Similarly, casualties in Iraq could harden U.S. public opinion against Iraq, several experts said.
"We should expect American tolerance of casualties to increase as part of their anger with the Iraqis," Burk said.
And if the military sees public support rise in the face of casualties, it might counter the military's squeamishness to casualties, which is one of the lingering effects of the trauma of the Vietnam War, Feaver said.
"The American military has been criticized for being excessively concerned with protecting American soldiers' lives to the point where some have charged the military was risking its effectiveness," he said. "This is sending the signal that says, 'Hey, we're not going to panic every time a soldier dies,' which is in contrast to the Clinton White House obsession with casualties."
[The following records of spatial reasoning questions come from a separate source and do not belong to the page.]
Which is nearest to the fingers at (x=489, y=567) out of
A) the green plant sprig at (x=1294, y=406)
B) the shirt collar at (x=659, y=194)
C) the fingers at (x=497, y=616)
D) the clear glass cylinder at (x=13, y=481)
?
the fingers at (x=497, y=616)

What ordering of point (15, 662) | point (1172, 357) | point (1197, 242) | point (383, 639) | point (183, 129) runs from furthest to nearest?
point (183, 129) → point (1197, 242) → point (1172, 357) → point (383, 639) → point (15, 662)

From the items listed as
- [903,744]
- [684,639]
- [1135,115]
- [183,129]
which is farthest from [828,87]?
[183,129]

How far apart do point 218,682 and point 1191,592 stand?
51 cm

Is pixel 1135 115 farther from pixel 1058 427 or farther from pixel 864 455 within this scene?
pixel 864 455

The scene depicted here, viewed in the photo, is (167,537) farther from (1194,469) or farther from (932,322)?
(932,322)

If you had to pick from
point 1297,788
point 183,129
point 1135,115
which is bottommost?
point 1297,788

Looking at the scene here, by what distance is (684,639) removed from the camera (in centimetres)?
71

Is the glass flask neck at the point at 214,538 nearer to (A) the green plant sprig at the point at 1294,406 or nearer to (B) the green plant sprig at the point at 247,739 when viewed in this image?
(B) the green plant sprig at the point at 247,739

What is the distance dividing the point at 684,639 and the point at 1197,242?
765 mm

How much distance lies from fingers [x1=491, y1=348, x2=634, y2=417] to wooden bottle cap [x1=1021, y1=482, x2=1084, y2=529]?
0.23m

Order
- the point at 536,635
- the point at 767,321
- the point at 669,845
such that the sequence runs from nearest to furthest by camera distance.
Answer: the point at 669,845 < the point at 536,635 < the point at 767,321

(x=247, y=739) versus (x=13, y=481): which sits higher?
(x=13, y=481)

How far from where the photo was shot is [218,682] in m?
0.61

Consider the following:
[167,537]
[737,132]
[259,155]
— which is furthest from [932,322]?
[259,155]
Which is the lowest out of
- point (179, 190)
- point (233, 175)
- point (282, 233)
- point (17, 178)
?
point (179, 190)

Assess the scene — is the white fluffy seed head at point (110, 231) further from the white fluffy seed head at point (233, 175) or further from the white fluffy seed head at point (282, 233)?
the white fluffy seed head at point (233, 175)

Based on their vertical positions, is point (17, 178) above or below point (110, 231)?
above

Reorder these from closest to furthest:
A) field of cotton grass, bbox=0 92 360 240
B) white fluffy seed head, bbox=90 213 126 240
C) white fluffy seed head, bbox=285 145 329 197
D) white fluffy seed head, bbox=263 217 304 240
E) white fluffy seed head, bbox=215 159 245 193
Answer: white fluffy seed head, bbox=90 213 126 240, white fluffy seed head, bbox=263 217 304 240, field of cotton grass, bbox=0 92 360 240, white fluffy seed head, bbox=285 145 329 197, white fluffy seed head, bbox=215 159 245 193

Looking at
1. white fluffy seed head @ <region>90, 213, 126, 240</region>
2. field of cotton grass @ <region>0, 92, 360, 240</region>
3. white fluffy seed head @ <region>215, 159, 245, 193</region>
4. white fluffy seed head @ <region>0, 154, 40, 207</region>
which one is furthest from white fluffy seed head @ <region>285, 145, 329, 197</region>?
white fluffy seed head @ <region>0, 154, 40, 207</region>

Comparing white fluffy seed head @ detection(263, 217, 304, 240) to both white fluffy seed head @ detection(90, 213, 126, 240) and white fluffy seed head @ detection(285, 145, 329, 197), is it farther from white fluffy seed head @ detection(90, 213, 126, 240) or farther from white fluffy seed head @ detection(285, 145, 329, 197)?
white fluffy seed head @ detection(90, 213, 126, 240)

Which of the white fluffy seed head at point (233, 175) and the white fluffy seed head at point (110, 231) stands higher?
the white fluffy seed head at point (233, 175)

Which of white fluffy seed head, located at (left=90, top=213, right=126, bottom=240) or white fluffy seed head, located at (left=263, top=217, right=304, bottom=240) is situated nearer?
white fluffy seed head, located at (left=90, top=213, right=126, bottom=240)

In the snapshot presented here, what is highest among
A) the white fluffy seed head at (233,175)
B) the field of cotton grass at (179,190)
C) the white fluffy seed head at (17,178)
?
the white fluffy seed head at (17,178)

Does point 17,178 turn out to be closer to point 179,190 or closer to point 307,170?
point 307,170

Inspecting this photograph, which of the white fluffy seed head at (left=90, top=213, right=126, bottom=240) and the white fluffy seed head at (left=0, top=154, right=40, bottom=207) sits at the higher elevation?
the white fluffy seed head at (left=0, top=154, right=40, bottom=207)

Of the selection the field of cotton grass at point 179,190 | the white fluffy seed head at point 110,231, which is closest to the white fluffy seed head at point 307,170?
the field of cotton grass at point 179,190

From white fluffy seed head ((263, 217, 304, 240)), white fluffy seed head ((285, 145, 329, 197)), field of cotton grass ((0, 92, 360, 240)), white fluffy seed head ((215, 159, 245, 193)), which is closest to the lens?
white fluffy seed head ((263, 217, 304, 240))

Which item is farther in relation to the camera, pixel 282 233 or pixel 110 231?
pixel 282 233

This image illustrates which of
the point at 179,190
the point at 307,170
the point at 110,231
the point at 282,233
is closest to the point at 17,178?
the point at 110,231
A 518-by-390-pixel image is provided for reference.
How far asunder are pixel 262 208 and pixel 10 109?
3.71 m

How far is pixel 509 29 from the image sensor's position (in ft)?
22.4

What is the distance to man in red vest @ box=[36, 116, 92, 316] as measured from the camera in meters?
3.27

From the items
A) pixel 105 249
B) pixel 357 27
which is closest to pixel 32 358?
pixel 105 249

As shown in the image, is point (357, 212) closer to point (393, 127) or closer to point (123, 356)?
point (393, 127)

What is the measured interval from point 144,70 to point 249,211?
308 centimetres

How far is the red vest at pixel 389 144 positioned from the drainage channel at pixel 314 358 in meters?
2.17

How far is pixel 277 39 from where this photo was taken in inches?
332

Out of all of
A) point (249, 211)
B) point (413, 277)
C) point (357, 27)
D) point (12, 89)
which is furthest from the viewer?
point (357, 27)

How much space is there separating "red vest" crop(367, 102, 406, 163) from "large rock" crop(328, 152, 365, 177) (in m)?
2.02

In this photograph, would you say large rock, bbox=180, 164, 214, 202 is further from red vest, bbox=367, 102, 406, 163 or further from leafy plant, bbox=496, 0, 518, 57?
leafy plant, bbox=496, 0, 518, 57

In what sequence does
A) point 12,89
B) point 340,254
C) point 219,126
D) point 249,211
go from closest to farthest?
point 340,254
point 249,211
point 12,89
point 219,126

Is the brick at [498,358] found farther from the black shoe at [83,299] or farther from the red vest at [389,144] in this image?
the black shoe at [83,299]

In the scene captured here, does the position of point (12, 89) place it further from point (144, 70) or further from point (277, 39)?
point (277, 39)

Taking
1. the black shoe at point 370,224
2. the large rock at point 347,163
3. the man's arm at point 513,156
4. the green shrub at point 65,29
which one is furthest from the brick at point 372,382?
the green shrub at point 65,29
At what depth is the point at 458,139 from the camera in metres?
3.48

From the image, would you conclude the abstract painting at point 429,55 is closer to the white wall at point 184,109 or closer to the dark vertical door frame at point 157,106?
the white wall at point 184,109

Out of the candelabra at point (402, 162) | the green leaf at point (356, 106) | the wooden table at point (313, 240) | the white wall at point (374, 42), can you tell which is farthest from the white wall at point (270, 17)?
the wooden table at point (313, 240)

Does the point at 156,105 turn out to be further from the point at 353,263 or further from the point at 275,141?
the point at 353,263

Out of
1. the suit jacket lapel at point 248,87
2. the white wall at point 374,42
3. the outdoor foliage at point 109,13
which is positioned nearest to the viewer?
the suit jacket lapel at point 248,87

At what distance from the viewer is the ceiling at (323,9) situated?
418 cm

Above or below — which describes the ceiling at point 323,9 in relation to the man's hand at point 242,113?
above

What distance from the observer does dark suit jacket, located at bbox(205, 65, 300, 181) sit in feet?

But support could begin to erode if criticism of the war begins to intensify, either internationally or in Congress, Burk and others said.
Another factor that could reverse public support would be large numbers of civilian casualties. "The administration has taken great care to minimize civilian casualties. But should that policy fail, and we begin to see the killing of a lot of Iraqi citizens, I think opposition would grow," Burk said.
Charles Moskos, a sociologist at Northwestern University, said support could start to dissipate quickly unless the nation's elite are also sending their children to war.
"The country will not accept long-term casualties unless the elite or the leadership is willing to put their own children in the line," Moskos said. "National interest is defined by, 'Are the leaders willing to die for it?' "
Kull noted that support could erode if the war does not proceed well, the nation begins to suffer retaliatory terrorist attacks or faces continued criticism internationally.
"Support is not robust. A lot of people are saying that they are behind it because they want to support the president. That creates a precarious situation," Krull said. "If there were continuing casualties, and the military operation was perceived as being bogged down, and criticism continued, then the underlying doubts about the operation would start surfacing. But I don't think we're near that right now."